Наконец во внутренних губерниях была создана третья линия обороны общей численностью 161 тысяч солдат. Боевая способность войск третьей линии была заметно ниже способности полков и дивизий первой и второй.
Из 494 тысяч солдат в военных действиях приняло участие около 400 тысяч.
Русские армии в общем были неплохо вооружены, а солдаты хорошо обучены. Артиллерия, благодаря стараниям графа Аракчеева, превосходила артиллерию противника.

7

Приняв решение воевать, Наполеон перестал биться в ватную русскую стену. Чернышева перестали приглашать на приемы, Куракин был предоставлен самому себе. В то время, когда Куракин влачил жалкое посольское существование, Чернышев старался выведать французские военные тайны.
Представьте, ему это удалось.

▸ Обязательное задание 1:
Ответьте на вопросы по отрывку о русской армии и Наполеоне, пометив ответы так же, как вопросы.
(а) Какой была общая численность третьей линии обороны?
(б) Сколько солдат из 494 тысяч приняло участие в военных действиях?
(в) Благодаря чьим стараниям русская артиллерия превосходила артиллерию противника?
▸ Обязательное задание 2:
Продолжите отрывок о русской армии и Наполеоне, начав сразу после его последнего предложения.
Строки взяты из другого источника и с отрывком не связаны.

▸ Извлечённые строки:
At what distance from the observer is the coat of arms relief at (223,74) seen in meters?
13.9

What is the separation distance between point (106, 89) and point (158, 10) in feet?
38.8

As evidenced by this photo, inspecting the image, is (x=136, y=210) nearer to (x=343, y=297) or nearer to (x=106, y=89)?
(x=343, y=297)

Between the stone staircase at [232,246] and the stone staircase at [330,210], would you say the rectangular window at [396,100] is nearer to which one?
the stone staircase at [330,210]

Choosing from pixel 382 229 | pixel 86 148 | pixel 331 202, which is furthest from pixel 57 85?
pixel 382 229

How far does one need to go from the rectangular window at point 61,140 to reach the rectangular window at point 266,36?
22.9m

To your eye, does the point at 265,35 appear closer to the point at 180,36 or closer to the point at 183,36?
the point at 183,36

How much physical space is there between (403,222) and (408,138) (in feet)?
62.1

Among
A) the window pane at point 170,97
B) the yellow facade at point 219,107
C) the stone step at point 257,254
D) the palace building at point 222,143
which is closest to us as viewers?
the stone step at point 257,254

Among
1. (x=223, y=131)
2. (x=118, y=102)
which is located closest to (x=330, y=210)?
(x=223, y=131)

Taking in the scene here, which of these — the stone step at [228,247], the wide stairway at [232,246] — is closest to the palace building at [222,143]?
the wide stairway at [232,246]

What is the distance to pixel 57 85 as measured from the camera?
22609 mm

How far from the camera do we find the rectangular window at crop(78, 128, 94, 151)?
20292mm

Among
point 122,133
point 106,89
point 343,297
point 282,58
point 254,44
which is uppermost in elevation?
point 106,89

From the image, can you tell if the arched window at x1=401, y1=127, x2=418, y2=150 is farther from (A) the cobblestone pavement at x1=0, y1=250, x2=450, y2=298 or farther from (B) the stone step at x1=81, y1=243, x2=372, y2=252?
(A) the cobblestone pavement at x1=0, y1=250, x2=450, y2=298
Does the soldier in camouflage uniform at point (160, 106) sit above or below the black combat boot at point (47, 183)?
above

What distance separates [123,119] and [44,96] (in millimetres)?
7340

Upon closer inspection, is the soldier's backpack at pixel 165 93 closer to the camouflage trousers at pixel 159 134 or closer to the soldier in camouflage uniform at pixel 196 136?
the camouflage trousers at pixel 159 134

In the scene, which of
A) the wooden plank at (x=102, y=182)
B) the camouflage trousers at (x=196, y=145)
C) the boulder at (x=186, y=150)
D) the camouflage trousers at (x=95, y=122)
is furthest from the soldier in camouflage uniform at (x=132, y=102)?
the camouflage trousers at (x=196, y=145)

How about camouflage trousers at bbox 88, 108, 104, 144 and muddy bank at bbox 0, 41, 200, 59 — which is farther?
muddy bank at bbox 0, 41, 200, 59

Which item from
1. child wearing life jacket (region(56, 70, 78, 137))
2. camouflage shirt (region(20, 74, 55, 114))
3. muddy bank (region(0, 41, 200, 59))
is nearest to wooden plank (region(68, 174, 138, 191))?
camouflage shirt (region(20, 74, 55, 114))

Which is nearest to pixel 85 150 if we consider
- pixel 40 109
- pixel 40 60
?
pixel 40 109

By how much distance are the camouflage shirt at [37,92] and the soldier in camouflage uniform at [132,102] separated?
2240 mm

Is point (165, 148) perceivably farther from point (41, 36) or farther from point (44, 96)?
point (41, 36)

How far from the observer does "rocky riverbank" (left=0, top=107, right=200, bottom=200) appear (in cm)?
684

▸ Письменный ответ 1:
(а) 161 тысяча солдат.
(б) Около 400 тысяч.
(в) Благодаря стараниям графа Аракчеева.

▸ Письменный ответ 2:
Военный министр Кларк завел обыкновение к первому числу каждого месяца готовить отчет об актуальном положении войск. Собственно, перечень полков, батальонов, эскадронов и гарнизонов крепостей с указанием численного состава. Отчеты эти делались в шести экземплярах, рассылались по отделам министерства, и они не возвращались обратно. Чернышев (месье Шарль) подкупил чиновника военного министерства, и однажды вечером тот принес отчет от 1-го сентября 1811 года на квартиру месье Шарля.
Жадность и страх боролись в душе чиновника Мишеля. Он и не хотел выпускать книгу из рук и не хотел делать копию с нее. Чернышев, накинув пару тысяч франков сверх договоренного, едва уговорил Мишеля оставить книгу на сутки. Шестнадцать часов подряд полковник, как в лихорадке, списывал французские тайны. Позже он в течение нескольких дней переписал набело, а черновики не позаботился уничтожить. Точнее, он отдал кипу бумаг денщику с распоряжением сжечь их. Но слуга, отчитавшись хозяину, экономно пускал листки с непонятными каракулями на самокрутки да на растопку камина.
Тайная полиция давно подозревала полковника в шпионаже, но Наполеон  запретил его трогать. Все-таки личный посланник царя.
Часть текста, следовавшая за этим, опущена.